クロエは驚いた。彼からこんな言葉を聞くとは思っていなかった。
クロエ: — 私もあなたを憎んでるわ。でも…ありがとう。あなたも悪くないわね。あなたの力は稀有なものよ。誇りに思いなさい。そして、あなたは前より大胆になった。自分を隠すのをやめたらどう?それが誰にでも好かれるとは限らないけど、生きるのは楽になるわ。私にはわかるの。

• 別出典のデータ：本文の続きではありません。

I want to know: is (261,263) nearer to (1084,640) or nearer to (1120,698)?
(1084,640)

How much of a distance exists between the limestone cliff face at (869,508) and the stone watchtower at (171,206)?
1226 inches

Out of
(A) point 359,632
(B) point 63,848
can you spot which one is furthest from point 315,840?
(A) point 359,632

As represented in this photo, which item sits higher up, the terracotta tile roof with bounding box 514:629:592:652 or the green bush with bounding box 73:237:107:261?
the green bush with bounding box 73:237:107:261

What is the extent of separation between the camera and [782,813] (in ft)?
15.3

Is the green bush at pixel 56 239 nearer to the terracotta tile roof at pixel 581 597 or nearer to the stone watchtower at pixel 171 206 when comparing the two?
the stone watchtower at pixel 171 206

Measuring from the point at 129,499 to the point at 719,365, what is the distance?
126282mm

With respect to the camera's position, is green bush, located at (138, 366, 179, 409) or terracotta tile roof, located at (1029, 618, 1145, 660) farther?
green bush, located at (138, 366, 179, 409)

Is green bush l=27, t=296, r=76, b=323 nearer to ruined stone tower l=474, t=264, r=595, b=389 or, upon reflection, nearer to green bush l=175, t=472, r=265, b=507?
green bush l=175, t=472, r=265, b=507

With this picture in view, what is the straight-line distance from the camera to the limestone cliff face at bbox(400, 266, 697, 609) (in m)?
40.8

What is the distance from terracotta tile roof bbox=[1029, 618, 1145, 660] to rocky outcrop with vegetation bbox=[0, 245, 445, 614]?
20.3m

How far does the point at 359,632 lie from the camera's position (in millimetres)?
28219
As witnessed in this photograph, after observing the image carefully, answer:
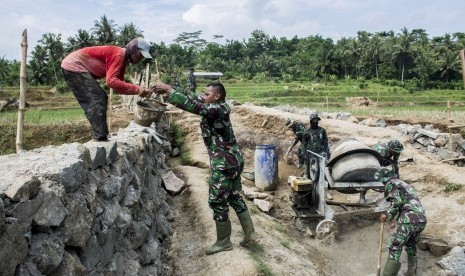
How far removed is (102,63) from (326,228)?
4.73 metres

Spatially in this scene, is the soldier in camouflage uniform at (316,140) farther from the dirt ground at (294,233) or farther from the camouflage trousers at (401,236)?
the camouflage trousers at (401,236)

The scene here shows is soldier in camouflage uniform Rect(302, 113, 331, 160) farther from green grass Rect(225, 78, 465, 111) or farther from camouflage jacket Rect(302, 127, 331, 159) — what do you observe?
green grass Rect(225, 78, 465, 111)

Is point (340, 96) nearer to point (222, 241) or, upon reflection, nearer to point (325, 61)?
point (325, 61)

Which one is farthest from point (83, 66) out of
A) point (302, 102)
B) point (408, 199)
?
point (302, 102)

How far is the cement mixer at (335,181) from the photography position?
23.7 ft

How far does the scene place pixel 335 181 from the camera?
7.46 metres

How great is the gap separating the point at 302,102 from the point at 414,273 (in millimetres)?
30412

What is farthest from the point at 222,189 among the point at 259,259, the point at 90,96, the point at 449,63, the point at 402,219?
the point at 449,63

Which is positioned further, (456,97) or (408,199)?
(456,97)

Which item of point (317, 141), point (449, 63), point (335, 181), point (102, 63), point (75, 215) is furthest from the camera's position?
point (449, 63)

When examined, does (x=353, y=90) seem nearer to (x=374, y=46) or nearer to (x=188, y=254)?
(x=374, y=46)

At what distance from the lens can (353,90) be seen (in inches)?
1642

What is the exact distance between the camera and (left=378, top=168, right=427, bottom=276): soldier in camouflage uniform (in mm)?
5512

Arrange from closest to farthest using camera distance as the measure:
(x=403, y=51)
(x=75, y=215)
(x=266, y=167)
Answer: (x=75, y=215) < (x=266, y=167) < (x=403, y=51)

教師は口を開けて聞いていた。彼は自分の妹が閉鎖的で傲慢な人間だと思っていたので、こんな言葉を聞くのは奇跡に近かった。
ファンタプラロはうなずいた。
ファンタプラロ: — ありがとう。この言葉を胸に刻むよ。そして、自分で全部を解決する。失礼します、先生。
彼は職員室を出て、花を動かそうとした。花は震え、浮かび上がった。
ファンタプラロ: — できた!これでどんな力でもコピーできる。俺はヒーローになれる。そして、友達も見つけられる。
彼はそっと花を元に戻し、微笑んだ。
ファンタプラロ: — クロエの言葉を活かそう。もう自分を隠さない。力も、性格もある。今までは友達とだけ本当の自分でいられた。でも、これからはみんなに俺が誰かを見せる。
彼は学校を出て、空を見上げた。
ファンタプラロ: — 世界よ、俺を受け入れろ。準備はできている。